The bottom line was not that his belief was completely incorrect; the point I’m trying to make is that without taking risk and without confident belief in your actions, we fail to grow and without growth, our human nature is to stagnate.
We need leaders with vision who look fearlessly into the future and command our attention. The bigger the vision the greater the attention the person commands. It aalso goes without saying the larger the stage the larger the audience, so goes the risk versus the reward. Not every leader achieves his intended goal, such as Columbus, and not every leader will lead people in the right moral direction, such as Hitler, but that doesn’t mean that we should not gravitate to follow a leader, it only means that we need to wisely agree that his intent is a belief we share.
President Obama won the 2008 election and became our leader on the premise that he would bring about change and fix the issues that were affecting the country. The optimism that people felt upon his inauguration has worn thin, the issues have grown deeper and his leadership now appears in jeopardy. As the country and world waits for a new signal of optimism to capture our attention, we have to consider our own role in this continuing drama of life.
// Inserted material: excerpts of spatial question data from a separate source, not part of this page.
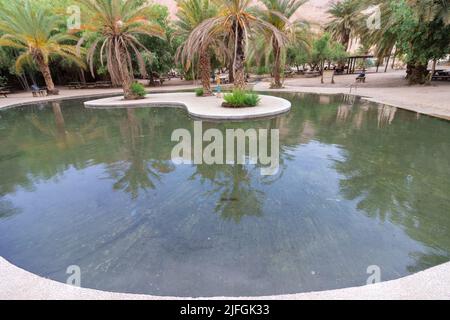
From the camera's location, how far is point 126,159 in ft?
24.4

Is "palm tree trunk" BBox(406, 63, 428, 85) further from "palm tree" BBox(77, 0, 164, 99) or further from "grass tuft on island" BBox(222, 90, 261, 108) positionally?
"palm tree" BBox(77, 0, 164, 99)

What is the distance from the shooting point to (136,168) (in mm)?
6773

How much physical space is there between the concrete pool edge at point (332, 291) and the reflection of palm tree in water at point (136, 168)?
2544 millimetres

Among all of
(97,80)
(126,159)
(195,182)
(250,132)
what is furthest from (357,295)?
(97,80)

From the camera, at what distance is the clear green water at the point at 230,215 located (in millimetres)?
3295

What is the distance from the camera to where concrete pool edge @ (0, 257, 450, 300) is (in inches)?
102

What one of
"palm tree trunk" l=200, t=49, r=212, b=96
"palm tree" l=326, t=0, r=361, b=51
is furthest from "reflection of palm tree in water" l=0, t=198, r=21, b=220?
"palm tree" l=326, t=0, r=361, b=51

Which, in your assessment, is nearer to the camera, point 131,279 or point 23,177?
point 131,279

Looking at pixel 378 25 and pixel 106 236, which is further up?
pixel 378 25

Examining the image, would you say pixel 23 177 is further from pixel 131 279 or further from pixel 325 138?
pixel 325 138

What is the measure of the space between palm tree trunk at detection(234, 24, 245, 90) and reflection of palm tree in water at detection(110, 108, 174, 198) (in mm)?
7280

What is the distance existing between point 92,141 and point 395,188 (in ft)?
31.6

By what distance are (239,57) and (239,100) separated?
2941mm

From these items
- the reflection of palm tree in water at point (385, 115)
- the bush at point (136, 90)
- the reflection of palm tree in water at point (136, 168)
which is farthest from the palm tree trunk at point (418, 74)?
the reflection of palm tree in water at point (136, 168)
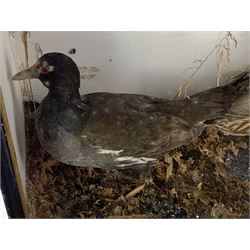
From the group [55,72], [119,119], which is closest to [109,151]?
[119,119]

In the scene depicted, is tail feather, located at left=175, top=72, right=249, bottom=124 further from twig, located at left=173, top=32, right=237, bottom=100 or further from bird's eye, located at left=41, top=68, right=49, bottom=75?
bird's eye, located at left=41, top=68, right=49, bottom=75

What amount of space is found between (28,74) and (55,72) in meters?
0.05

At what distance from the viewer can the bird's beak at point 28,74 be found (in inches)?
51.4

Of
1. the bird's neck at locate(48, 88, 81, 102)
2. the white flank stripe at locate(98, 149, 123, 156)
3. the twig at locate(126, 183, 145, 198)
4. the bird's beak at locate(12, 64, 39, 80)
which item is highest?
the bird's beak at locate(12, 64, 39, 80)

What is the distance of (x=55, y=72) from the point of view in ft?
4.25

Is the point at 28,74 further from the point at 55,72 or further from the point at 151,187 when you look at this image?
the point at 151,187

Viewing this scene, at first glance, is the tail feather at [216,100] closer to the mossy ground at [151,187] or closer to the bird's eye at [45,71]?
the mossy ground at [151,187]

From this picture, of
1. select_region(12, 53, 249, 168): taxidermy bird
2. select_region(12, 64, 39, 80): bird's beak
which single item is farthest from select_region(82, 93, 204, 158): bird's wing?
select_region(12, 64, 39, 80): bird's beak

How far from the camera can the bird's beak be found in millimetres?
1307

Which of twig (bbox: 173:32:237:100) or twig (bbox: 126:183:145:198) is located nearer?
twig (bbox: 173:32:237:100)

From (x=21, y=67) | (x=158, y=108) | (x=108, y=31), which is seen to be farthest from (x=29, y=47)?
(x=158, y=108)

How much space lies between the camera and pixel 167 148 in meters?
1.37
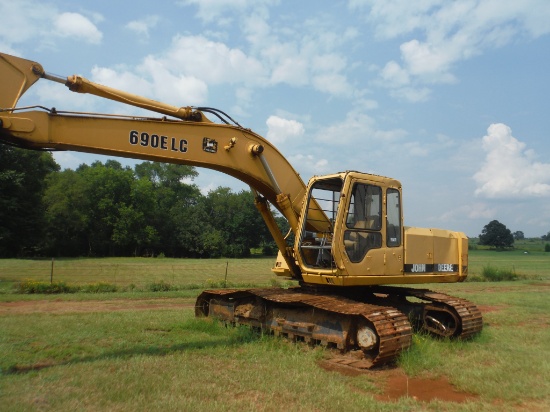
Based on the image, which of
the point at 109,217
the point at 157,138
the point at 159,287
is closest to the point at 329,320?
the point at 157,138

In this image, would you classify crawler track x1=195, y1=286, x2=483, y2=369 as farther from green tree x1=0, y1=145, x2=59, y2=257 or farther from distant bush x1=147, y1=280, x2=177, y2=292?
green tree x1=0, y1=145, x2=59, y2=257

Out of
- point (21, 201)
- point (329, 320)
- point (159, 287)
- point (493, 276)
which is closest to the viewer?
point (329, 320)

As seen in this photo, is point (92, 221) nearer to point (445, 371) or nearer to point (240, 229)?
point (240, 229)

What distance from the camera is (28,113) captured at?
268 inches

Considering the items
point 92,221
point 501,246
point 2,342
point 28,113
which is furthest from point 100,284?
point 501,246

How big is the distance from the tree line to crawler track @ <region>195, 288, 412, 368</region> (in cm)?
4023

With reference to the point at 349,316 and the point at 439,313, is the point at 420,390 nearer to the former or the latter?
the point at 349,316

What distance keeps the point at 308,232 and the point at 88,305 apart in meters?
8.15

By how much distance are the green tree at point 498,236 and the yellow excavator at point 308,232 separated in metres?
122

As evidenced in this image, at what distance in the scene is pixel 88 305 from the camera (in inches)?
560

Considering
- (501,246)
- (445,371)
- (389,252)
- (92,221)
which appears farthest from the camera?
(501,246)

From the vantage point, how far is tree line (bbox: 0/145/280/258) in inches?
1895

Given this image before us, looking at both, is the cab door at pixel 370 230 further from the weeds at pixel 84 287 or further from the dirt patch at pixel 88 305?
the weeds at pixel 84 287

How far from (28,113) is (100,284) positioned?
12.6 metres
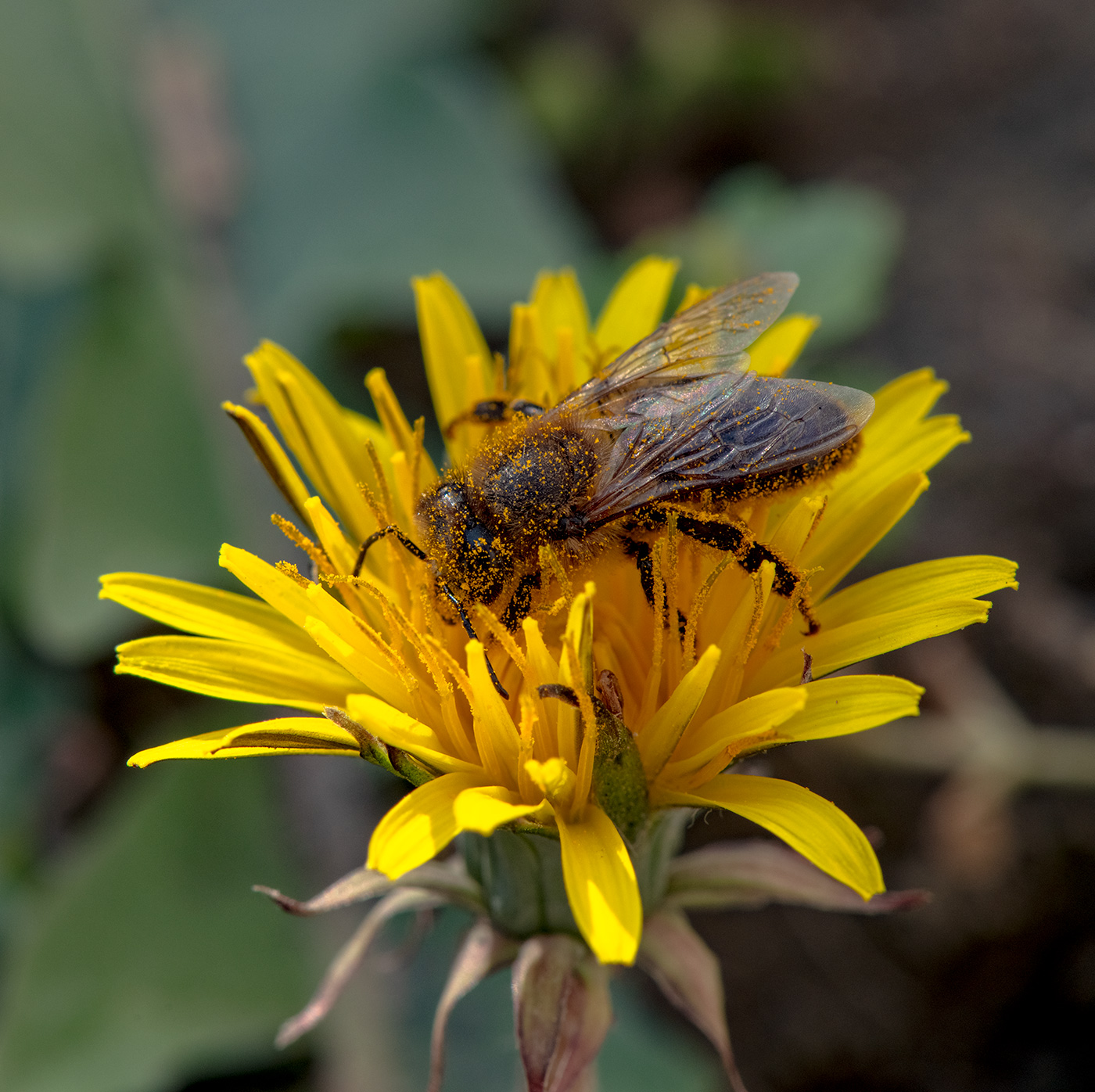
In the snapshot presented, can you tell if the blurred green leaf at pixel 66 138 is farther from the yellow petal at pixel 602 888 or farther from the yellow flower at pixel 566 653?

Are we leaders in our small circle? Do we encourage optimism and risk or are we more apt to let others lead and then point the finger of blame when the goal is not reached?
We all long for better days but we must remember each of us plays an important role in our families, local communities and even on larger stages. Leaders with vision and confidence don’t just happen. They are nurtured from small opportunities that begin at a young age and continue to grow in an environment that encourages and supports reaching new goals and taking risks.